QATA response to The ARTS shaping paper

Dear colleagues,

As you will be aware, the current timeline for feedback to the ACARA Shaping Paper in the Arts requires your responses by December 17.

As in our previous advice to members, it’s very important that visual arts educators in Queensland take time to carefully consider the implications of the shaping paper for future arts curriculum and to provide feedback based on concerns or fresh ideas for the future of arts education.

Through discussion at QATA meetings and from consideration of issues that have been canvassed widely in the arts education community so far, we have arrived at a number of responses that are summarised here below:

+ We believe design is a distinct and coherent discipline and should have its own identity within the visual arts. It should not be blended into the five art forms as suggested in the Shaping Paper. It should not be framed as the (exclusive) domain of technology or industrial education in future national arts curriculum.

+ We oppose the idea that quality K-8 Arts learning could be delivered by non-specialist teachers.

+ We oppose the idea of blended or integrated K-8 Arts learning where the individual identities of arts forms risk being devalued.

+ We strongly endorse the focus on contemporary and traditional ATSI and Asia Pacific cultures and understandings in the shaping paper.

+ We believe that contemporary visual arts education can and should encompass a very diverse spectrum of practices, including time-based media, new media and multimedia. This reflects contemporary arts practice around the world.

+ We believe that Visual Arts and all other art forms have highly distinct identities, histories and theoretical frames. (This doesn’t rule out the strong interconnections among diverse art forms or the possibility of creative collaboration and cross-fertilisation).

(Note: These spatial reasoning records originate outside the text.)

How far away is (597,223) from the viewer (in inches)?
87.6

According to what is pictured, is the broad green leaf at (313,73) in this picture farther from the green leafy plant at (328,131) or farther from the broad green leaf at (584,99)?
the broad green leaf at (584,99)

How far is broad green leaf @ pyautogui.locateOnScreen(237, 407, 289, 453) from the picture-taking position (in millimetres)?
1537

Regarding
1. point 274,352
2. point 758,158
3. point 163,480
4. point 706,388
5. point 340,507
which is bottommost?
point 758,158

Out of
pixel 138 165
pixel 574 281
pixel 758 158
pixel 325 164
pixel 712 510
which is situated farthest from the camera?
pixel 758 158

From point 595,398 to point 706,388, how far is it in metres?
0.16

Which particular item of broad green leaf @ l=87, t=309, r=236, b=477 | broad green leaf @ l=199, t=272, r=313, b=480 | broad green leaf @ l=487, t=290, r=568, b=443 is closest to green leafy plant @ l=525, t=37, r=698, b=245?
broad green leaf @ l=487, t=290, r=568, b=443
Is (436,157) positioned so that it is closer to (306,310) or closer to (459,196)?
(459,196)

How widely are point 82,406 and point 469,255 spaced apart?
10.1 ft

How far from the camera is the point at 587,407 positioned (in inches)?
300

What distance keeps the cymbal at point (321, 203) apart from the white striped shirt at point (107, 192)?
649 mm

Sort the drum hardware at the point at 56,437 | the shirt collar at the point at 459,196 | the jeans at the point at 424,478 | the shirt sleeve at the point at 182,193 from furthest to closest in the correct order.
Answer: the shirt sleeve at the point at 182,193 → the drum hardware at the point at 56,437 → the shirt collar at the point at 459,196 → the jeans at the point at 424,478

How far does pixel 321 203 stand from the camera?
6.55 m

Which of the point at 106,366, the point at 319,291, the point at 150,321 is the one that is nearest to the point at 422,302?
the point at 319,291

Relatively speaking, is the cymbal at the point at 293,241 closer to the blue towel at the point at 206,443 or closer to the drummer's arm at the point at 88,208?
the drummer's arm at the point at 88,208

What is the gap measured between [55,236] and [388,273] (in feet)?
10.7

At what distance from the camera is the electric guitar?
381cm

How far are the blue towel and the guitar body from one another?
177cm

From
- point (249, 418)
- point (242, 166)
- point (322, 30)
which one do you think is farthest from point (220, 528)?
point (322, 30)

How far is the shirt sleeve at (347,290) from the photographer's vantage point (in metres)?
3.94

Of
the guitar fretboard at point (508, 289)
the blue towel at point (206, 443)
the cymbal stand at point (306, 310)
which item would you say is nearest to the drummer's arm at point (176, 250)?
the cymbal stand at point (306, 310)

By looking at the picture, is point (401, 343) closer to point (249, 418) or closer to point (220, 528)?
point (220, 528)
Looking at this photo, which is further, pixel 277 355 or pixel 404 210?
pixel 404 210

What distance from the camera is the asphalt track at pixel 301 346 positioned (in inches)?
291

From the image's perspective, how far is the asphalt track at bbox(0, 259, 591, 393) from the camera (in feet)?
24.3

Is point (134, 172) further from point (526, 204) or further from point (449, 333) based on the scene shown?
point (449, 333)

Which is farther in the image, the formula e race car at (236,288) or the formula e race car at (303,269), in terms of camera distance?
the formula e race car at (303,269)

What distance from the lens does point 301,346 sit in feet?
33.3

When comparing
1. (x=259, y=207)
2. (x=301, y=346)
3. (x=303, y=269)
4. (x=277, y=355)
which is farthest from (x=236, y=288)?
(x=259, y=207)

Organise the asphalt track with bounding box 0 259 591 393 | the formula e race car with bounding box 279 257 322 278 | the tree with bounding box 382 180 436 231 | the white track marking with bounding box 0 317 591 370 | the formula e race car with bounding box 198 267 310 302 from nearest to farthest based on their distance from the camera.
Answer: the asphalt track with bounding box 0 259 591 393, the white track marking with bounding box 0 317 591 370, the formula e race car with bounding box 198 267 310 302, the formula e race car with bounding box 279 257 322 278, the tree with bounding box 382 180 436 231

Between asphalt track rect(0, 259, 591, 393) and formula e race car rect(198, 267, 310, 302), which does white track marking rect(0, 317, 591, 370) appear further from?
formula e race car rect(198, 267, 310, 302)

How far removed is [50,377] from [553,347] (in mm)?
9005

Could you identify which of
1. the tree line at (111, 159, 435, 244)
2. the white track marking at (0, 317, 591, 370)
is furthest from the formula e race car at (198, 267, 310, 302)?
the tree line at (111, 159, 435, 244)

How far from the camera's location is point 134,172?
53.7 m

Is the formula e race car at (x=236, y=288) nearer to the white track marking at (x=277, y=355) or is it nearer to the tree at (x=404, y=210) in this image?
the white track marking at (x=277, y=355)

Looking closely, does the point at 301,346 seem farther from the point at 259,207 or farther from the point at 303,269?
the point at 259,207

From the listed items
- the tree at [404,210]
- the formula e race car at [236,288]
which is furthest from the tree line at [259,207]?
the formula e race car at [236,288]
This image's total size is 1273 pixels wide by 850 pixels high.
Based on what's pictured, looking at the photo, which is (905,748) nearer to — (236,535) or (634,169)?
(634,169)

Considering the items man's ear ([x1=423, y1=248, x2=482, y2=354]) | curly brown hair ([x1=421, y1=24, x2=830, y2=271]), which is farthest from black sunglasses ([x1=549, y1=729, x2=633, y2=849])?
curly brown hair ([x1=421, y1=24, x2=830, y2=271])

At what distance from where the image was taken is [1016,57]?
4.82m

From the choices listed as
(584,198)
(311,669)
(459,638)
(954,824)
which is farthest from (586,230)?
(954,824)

+ We believe that the Arts, and visual arts in particular, are providing leadership in fields such as creative thinking, sustainability and innovation. There needs to be an explicit statement/vision about the wider stake visual art/arts have in 21st century education that goes beyond merely “aesthetic” understandings.

+ We strongly support the call for an extension of the Shaping Paper response period beyond December 17, since for classroom teachers, until the end of the school year, there is limited opportunity to focus and respond.

If you share these concerns we’d invite you to incorporate them in your feedback to ACARA. To respond to the ACARA survey, click here.

We realise there will be a spectrum of opinion among members and interested visual art educators, and we are asking you to share your thoughts more widely with us. If you agree/disagree, have concerns of your own, we want to hear from you.

In addition, there is currently a call for experienced curriculum writers to join ACARA to be involved in the drafting of the detailed curriculum arising from the shaping paper. We’d encourage interested members to apply.

Finally, we are hoping that the response date will be extended, however in the event that feedback is closed on December 17th, it’s important our voices are added to the discussion prior to that date.